No longer must you be on the same computer or even in the same building to challenge someone to a little head-to-head action. As in business and media, the Internet is making physical geography irrelevant.
Now, you can play against someone in India or, in some games, against 7, 15 or more opponents from across the entire globe, all joined together in an digital arena.
With the growing market penetration of high-speed (56k, ISDN, cable) modems, multiplayer games can be more sophisticated that ever before even including the ability to use your Internet connection and a headset to speak to one another.
It's to the point that most of the top-selling games of the past few months have all included Internet and network multiplayer options.
And the multiplayer phenomenon isn't confined to one type of game. You can play first-person shooters like "Quake II," "Unreal" or the new hit, "Half-Life," where you look through your character's eyes. Fly air combat missions in "Red Baron 3D," "Jane's WWII Fighters" or "Falcon 4.0." Or real-time strategy games such as "Age of Empires," "Total Annihilation" or "StarCraft," where you must build cities and create armies before fighting. Or even old favorites like board games such as "The Game of Life" and "Clue."
Most of the new games with multiplayer features allow anyone to host their own game, using their PC or Mac as a server. You can either register with one of the master servers and wait for people to come to you, or keep it private and only tell your friends about it.
Most interestingly, some games can ONLY be played in a multiplayer environment, games such as the new "Tribes" from Dynamix, or "FireTeam" from Multitude, neither of which offers any single-player action at all.
Of course, to give things some perspective, let's not forget that what is widely considered to be the first-ever computer game was multiplayer. Written by some MIT students in the mid-1960s on a Digital PDP minicomputer, "Space War" allowed two users with handmade joysticks to pilot their space ships around the sun while shooting at each other.
And the earliest videogame systems, Atari's Pong and Mattell's Odyssey, both featured head-to-head games of tennis and hockey, right there on your TV screen. And before the explosion of the Internet in the early 1990s, people could already use their modems to play some games such as "Falcon 3.0" for the Atari ST and Commodore Amiga head-to-head over the phone lines. CompuServe also hosted a virtual World War II dogfight that owners of DOS-based PCs could play some years back.
So the concept of online multiplayer games itself isn't new it's the growing sophistication of the games and the online communities being created around them that is changing the way we use our computers for recreation.
Not only are millions of people using the Internet to play their favorite games against other human opponents, but they're creating Web sites devoted to the games sites where they post the latest news and rumors, along with hints, help files and add-on levels; host live chat areas and message boards; and list links to active servers for online games.
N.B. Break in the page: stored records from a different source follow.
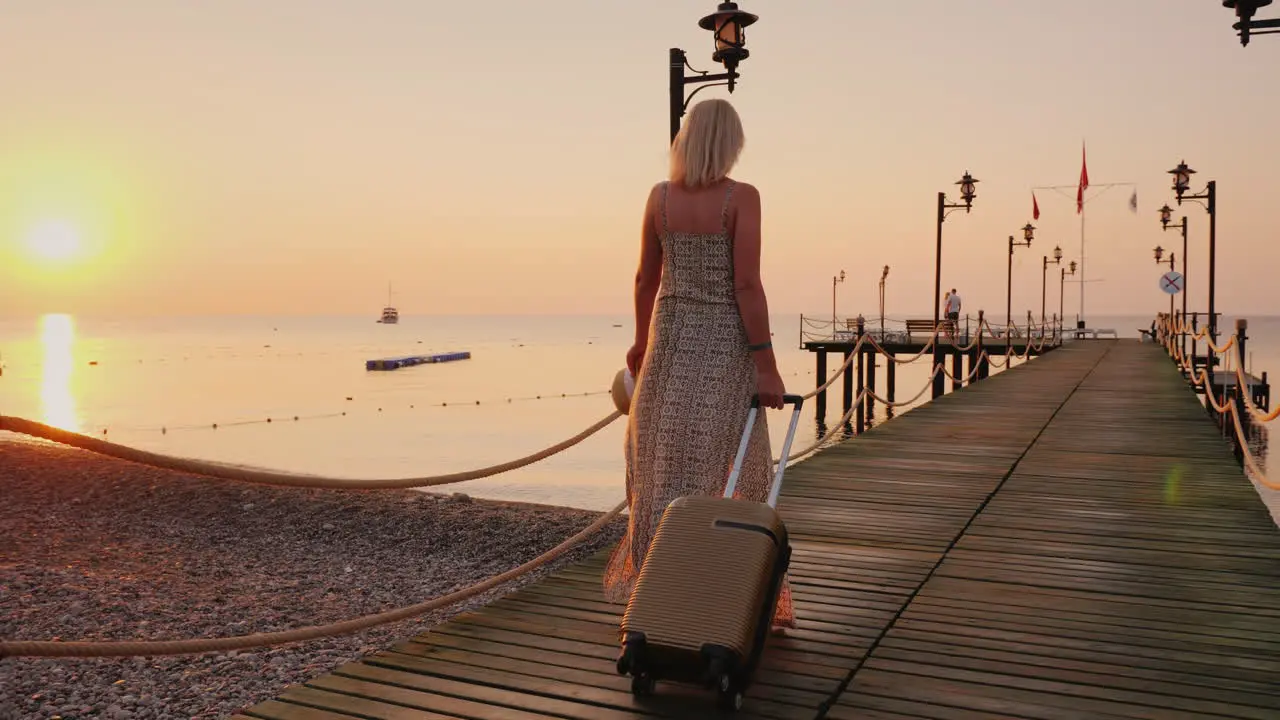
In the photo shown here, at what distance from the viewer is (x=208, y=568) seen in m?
11.4

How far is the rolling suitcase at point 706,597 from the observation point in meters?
2.85

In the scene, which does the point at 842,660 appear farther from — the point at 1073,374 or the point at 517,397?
the point at 517,397

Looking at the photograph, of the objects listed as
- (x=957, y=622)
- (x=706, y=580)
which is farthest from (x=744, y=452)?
(x=957, y=622)

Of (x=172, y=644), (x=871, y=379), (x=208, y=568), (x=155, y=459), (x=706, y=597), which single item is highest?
(x=155, y=459)

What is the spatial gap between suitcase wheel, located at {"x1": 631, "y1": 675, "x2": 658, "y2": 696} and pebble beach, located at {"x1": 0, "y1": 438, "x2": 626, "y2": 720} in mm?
4452

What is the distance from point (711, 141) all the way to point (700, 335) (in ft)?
2.32

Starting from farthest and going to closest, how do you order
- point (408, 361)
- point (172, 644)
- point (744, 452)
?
point (408, 361), point (744, 452), point (172, 644)

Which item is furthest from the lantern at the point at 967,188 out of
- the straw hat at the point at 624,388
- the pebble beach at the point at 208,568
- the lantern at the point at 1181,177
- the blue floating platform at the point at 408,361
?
the blue floating platform at the point at 408,361

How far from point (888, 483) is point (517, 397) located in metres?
48.3

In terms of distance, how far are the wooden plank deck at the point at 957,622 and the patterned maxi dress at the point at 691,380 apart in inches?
27.9

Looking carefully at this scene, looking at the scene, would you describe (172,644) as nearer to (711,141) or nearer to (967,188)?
(711,141)

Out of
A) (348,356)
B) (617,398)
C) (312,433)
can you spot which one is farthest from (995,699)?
(348,356)

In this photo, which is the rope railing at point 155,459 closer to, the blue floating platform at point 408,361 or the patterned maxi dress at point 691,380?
the patterned maxi dress at point 691,380

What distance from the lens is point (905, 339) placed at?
35875 millimetres
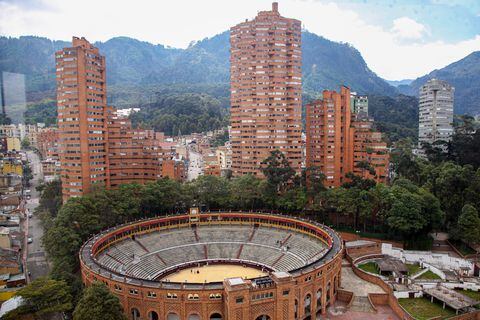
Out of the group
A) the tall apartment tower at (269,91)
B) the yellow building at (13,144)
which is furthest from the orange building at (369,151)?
the yellow building at (13,144)

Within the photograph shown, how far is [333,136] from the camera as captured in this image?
211ft

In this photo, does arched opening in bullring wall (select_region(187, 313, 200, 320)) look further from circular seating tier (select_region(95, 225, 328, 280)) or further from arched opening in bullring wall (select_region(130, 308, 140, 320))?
circular seating tier (select_region(95, 225, 328, 280))

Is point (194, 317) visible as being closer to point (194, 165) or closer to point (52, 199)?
point (52, 199)

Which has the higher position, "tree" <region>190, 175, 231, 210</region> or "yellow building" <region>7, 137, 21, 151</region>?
"yellow building" <region>7, 137, 21, 151</region>

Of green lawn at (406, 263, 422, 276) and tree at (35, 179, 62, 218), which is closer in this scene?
green lawn at (406, 263, 422, 276)

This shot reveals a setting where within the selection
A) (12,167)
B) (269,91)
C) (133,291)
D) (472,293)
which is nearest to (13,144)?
(12,167)

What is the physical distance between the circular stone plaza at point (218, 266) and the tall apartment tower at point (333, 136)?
1747 cm

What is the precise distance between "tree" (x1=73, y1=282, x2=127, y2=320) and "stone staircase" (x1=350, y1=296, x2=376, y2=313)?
70.3 feet

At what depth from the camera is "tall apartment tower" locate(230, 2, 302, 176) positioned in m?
71.7

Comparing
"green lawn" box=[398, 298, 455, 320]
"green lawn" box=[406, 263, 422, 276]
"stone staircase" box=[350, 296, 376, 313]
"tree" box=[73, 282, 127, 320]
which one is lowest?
"stone staircase" box=[350, 296, 376, 313]

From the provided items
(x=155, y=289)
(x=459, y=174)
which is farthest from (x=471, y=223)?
(x=155, y=289)

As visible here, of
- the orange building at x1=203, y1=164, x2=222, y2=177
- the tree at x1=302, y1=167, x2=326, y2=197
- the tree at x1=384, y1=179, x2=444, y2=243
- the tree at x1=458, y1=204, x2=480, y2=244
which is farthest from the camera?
the orange building at x1=203, y1=164, x2=222, y2=177

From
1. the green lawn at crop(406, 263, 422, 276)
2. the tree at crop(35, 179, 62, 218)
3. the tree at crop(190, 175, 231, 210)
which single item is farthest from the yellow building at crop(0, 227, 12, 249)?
the green lawn at crop(406, 263, 422, 276)

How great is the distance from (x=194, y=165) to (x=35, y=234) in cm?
5566
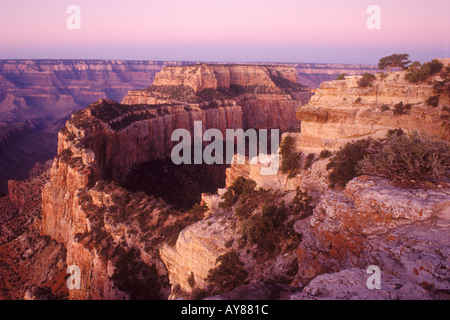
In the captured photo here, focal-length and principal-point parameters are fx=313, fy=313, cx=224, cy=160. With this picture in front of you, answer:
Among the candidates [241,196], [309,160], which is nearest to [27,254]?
[241,196]

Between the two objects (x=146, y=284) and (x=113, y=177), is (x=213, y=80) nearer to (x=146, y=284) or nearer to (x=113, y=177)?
(x=113, y=177)

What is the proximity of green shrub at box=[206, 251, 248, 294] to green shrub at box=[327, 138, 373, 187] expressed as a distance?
6054 mm

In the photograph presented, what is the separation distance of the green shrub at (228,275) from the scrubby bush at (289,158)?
742 cm

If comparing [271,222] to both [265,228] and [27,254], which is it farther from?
[27,254]

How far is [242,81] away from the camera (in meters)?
97.7

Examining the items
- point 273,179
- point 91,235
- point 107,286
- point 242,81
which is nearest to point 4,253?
point 91,235

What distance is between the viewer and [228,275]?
11.7 metres

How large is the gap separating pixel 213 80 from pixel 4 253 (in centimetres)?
6528

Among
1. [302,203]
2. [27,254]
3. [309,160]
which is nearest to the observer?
[302,203]

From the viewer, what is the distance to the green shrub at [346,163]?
14.2m

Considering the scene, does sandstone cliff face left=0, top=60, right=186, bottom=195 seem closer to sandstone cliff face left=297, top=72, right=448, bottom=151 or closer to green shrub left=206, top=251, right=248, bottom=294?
sandstone cliff face left=297, top=72, right=448, bottom=151

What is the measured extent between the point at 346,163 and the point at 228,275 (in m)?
7.55

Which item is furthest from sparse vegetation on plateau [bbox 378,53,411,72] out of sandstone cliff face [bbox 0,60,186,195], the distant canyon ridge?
the distant canyon ridge

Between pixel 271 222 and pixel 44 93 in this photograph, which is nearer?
pixel 271 222
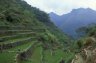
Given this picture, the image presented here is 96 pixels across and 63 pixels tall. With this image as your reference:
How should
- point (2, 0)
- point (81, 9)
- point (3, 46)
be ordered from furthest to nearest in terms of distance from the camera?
point (81, 9) → point (2, 0) → point (3, 46)

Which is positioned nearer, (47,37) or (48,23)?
(47,37)

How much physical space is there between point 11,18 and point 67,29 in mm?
68292

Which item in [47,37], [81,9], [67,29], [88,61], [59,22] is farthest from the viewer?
[81,9]

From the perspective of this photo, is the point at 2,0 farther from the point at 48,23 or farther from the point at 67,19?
the point at 67,19

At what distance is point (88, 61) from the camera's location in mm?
4926

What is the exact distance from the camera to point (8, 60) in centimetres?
1107

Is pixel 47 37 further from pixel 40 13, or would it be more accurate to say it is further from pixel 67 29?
pixel 67 29

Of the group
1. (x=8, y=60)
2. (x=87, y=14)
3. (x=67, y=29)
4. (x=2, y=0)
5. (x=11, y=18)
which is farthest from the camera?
(x=87, y=14)

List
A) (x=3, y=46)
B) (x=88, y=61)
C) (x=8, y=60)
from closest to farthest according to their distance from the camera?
(x=88, y=61)
(x=8, y=60)
(x=3, y=46)

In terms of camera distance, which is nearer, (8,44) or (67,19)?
(8,44)

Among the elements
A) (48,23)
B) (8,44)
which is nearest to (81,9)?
(48,23)

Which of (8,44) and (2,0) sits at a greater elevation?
(2,0)

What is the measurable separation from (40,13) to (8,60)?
40.3 metres

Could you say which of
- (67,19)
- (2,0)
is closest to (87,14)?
(67,19)
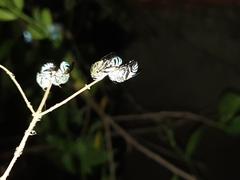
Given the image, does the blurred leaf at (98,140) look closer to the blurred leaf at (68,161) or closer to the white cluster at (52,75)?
the blurred leaf at (68,161)

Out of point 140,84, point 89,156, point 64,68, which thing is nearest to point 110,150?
point 89,156

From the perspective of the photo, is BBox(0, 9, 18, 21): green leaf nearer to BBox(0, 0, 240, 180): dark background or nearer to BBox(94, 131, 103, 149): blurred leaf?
BBox(0, 0, 240, 180): dark background

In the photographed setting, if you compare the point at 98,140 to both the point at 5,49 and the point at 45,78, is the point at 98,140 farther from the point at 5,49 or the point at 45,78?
the point at 45,78

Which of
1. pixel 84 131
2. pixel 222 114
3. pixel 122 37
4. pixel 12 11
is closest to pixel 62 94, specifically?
pixel 84 131

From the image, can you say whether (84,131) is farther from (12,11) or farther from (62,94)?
(12,11)

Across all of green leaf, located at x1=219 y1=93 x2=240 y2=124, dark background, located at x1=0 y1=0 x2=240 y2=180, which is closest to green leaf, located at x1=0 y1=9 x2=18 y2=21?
dark background, located at x1=0 y1=0 x2=240 y2=180

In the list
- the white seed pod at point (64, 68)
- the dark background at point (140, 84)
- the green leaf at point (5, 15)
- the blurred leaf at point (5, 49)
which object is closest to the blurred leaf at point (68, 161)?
the dark background at point (140, 84)

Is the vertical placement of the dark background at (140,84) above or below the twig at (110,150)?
above
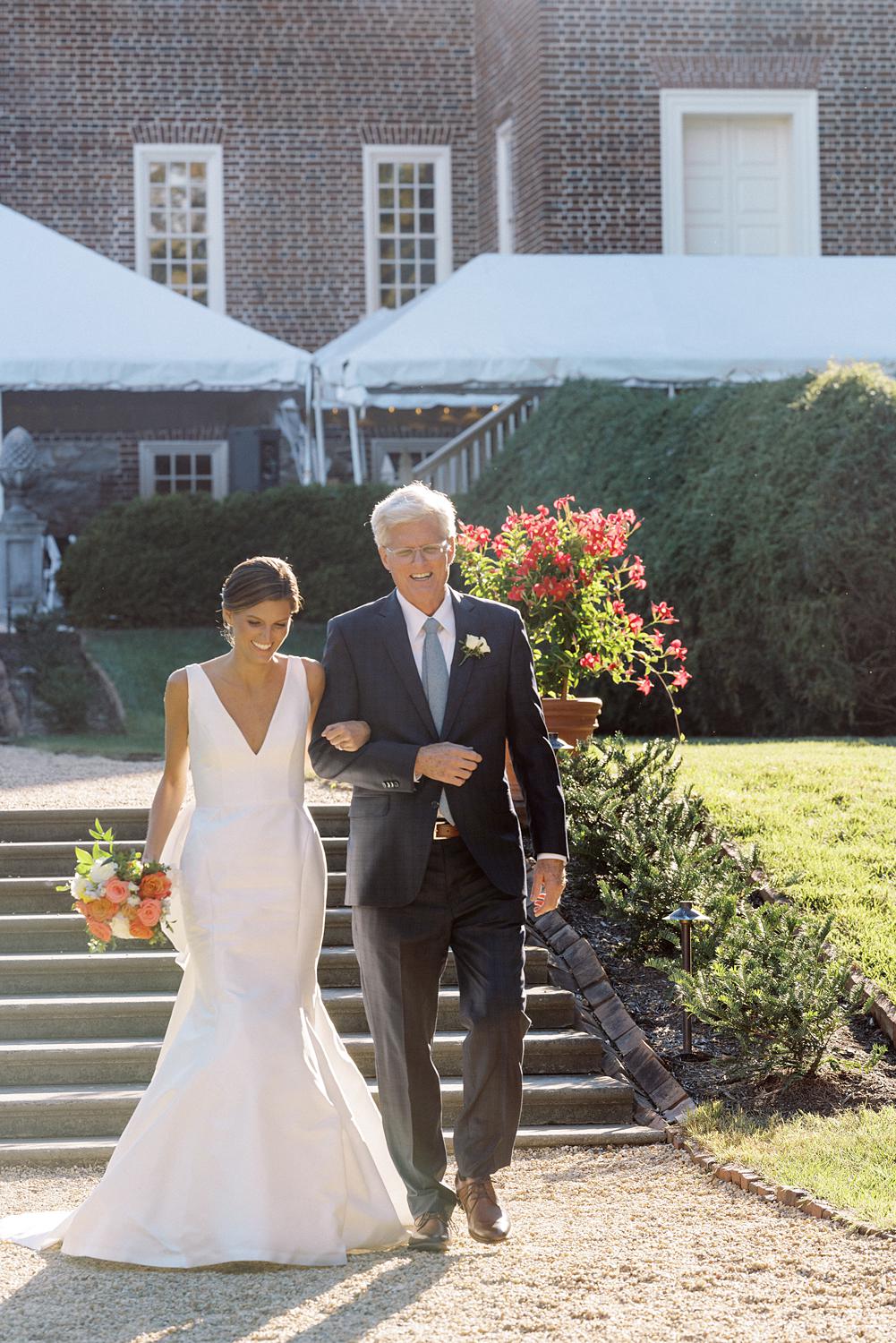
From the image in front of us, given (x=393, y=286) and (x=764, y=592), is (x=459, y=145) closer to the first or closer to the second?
(x=393, y=286)

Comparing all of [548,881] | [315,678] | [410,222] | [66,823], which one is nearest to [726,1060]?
[548,881]

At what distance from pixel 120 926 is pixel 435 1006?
34.7 inches

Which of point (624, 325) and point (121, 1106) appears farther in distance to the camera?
point (624, 325)

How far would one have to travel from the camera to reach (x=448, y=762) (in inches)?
182

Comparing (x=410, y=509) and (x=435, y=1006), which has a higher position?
(x=410, y=509)

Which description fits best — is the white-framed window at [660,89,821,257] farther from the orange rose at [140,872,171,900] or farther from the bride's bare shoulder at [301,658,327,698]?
the orange rose at [140,872,171,900]

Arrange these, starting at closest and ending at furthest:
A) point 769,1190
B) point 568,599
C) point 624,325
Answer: point 769,1190, point 568,599, point 624,325

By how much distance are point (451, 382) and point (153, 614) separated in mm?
3517

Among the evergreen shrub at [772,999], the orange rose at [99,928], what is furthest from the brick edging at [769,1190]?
the orange rose at [99,928]

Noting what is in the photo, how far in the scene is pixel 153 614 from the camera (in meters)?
16.2

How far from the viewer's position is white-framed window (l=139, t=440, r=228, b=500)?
77.3 ft

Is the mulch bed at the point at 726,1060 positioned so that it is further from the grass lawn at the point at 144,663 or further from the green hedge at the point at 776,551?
the grass lawn at the point at 144,663

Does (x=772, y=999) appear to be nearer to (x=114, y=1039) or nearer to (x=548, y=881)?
(x=548, y=881)

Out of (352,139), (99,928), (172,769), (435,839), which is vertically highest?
(352,139)
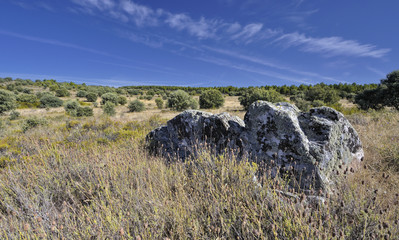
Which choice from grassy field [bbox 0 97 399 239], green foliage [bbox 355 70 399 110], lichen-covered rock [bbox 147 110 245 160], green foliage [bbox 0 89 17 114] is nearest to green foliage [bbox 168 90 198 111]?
lichen-covered rock [bbox 147 110 245 160]

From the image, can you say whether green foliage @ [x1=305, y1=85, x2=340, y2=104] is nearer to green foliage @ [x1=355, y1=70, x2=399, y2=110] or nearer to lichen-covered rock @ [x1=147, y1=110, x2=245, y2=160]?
green foliage @ [x1=355, y1=70, x2=399, y2=110]

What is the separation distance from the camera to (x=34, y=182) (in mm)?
2879

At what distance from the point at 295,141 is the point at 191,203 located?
6.37 feet

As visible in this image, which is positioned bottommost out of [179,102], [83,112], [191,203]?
[191,203]

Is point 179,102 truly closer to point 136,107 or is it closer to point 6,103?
point 136,107

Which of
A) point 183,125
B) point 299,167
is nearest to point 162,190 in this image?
point 183,125

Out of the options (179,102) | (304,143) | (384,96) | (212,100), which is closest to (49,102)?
(179,102)

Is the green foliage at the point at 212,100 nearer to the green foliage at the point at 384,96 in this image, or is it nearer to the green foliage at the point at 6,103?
the green foliage at the point at 384,96

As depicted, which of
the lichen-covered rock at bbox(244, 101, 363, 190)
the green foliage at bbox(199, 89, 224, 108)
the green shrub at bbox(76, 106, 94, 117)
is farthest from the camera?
the green foliage at bbox(199, 89, 224, 108)

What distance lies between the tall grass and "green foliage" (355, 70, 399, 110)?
16.1m

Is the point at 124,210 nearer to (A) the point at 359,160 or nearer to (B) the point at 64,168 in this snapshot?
(B) the point at 64,168

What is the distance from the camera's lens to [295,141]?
8.82 ft

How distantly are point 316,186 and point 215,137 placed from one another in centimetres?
192

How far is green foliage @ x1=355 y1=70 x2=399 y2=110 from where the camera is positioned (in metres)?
13.9
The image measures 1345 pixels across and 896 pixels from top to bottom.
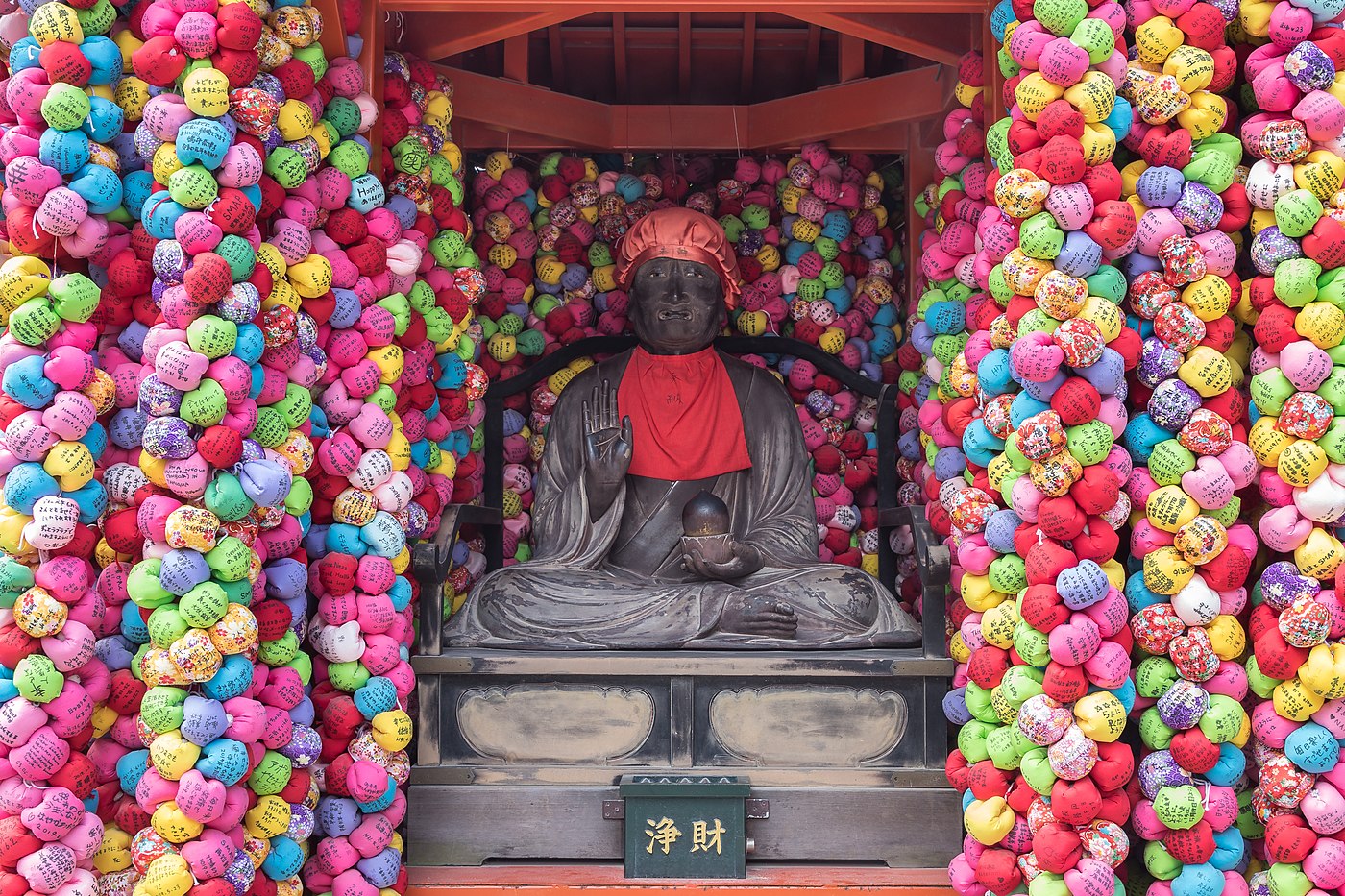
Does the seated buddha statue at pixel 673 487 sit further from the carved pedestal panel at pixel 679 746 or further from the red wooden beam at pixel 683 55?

Take "Quake II," for instance. Game aficianados have designed not only new levels, but entirely new multiplayer games Rocket Arena and Loki's Minions Capture the Flag. People have formed their own teams, who hook up over the 'Net to take on any comers. Sites such as Quake2.com offer a virtual home away from home for players.
This creation of game-based subcultures is certainly not limited to Quake II. Most of the above games have inspired similar sites that nurture their own slang, etiquette and shared values. The best comparison might be to the strategy and role-playing games of the 1970s and '80s, games like Dungeons and Dragons or the war simulation games from Avalon Hill.
These games are serving as catalysts, around which entire online communities are forming communities that wouldn't exist without the Internet.
The implications of the large-scale formation of online communities, unbound by geography or time, are of course still unfolding as the Internet continues to take shape. As metioned above, figuring all that out will keep sociologists and historians busy for a long time.
But for now, it's enough to simply immerse onself in the excitement of a new form of entertainment, one that the participants themselves are helping to shape.